Ленин. Дорисованный портрет (Кремлёв) - страница 223

Сотрудник Института русского языка О. Михайлов сообщал, что Пётр Пильский, эмигрировавший в Латвию и скончавшийся там же в 1942 году, защищал «язык и культуру россиян». Вот так я впервые — от О. Михайлова — узнал о существовании «россиянского» языка. Собственно, с тех пор и стал называть ельцинскую Россию «Россиянией».

Интересно получается! Если лишь пользуешься русским языком, то с какого-то момента «во дни сомнений и тягостных раздумий» начинаешь мыслить и говорить не по-русски, а воистину по-россиянски!

О. МИХАЙЛОВУ принадлежало, однако, лишь предисловие, а «гвоздём» полосы была давняя статья Петра Пильского. Начиналась она со злого, издевательского описания волны неблагозвучных аббревиатур и новых сложносокращённых слов, появившихся в первые годы после революции, всяких там «персимфансов» и «опоязов».

Но Пильский валил всё на большевиков, а ведь, живя в те времена, Пётр Пильский мог бы и знать, а точнее — не мог не знать, что подобным «словотворчеством» грешили и «белые».

Примеры?

Пожалуйста: «ВСЮР — Вооружённые силы Юга России», «Добрармия», «главком генлейт Деникин», «наштаглав генлейт Романовский» и т. д.

Да и не с революции всё началось! Вот слова из официального обихода царской России времён Первой мировой войны: «Продпаровоз», «Продвагон», ГИУ, ГАУ, «Продуголь», «Продамет», Согор (Союз городов), Земгор, ГУЗЗ, ВОКЗ, «Комкож», «Осотоп», Хлебармия, «Центросахар», «Саломас», Закупсбыт, Руссуд… Иными словами, Советская Россия получила и «канцелярит», и названия многих учреждений по наследству от царизма.
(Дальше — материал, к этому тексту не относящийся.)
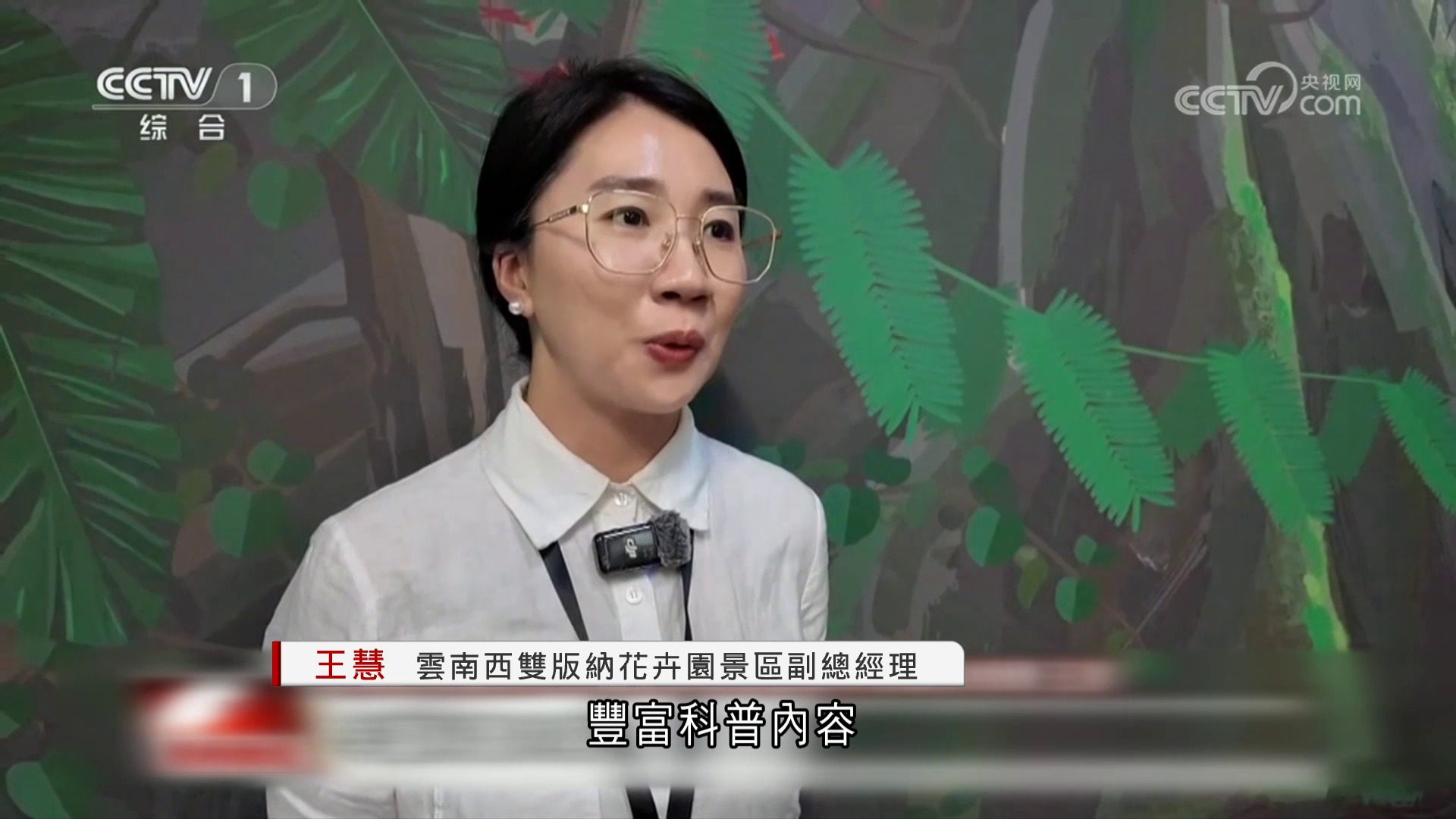 暑期旅遊：北京胡同變時尚打卡地　雲南組織國際青少年球賽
Да и объективный смысл в новых сокращениях и аббревиатурах был — новый век требовал краткости.

Однако, увы, нельзя просто так отмахнуться от следующего заявления Пильского: «Русский язык изуродован и искалечен. Он убит канцелярщиной, задушен партийной книжностью, обезличен и заражён. Значительная часть нынешнего лексикона совершенно недоступна пониманию… Никогда ещё русский язык не испытывал такого засилия иностранщины, как сейчас… Все стараются „свою образованность показать“, и ораторы, и газеты, и декреты глушат и пугают загадочными словами — „дауэсизация“, „диспропорция“, „рентабельность“, „дезавуировать“…»

Живи Пётр Пильский в «демократически»-«россиянской» России, он мог бы ряд и продолжить: «консенсус», «презентация», «спонсор», «инвестор», «приватизация», «ваучер», «дилер», «брокер», «анимация», «инфляция», «глобализация», «рейдер», «шахид», «спикер», «хакер», «ток-шоу» и так далее…

Как сообщал сам Пильский, он узнал о насилии над русским языком не столько из повседневной практики, сколько из книги А. Селищева «Язык революционной эпохи», изданной в Москве в 1928 году. Узнал и резонно задался вопросом: «Откуда же пошёл этот сумбур?». Однако ответил лживо: «Конечно же, из революционного подполья… Особенно постарался тут Ленин».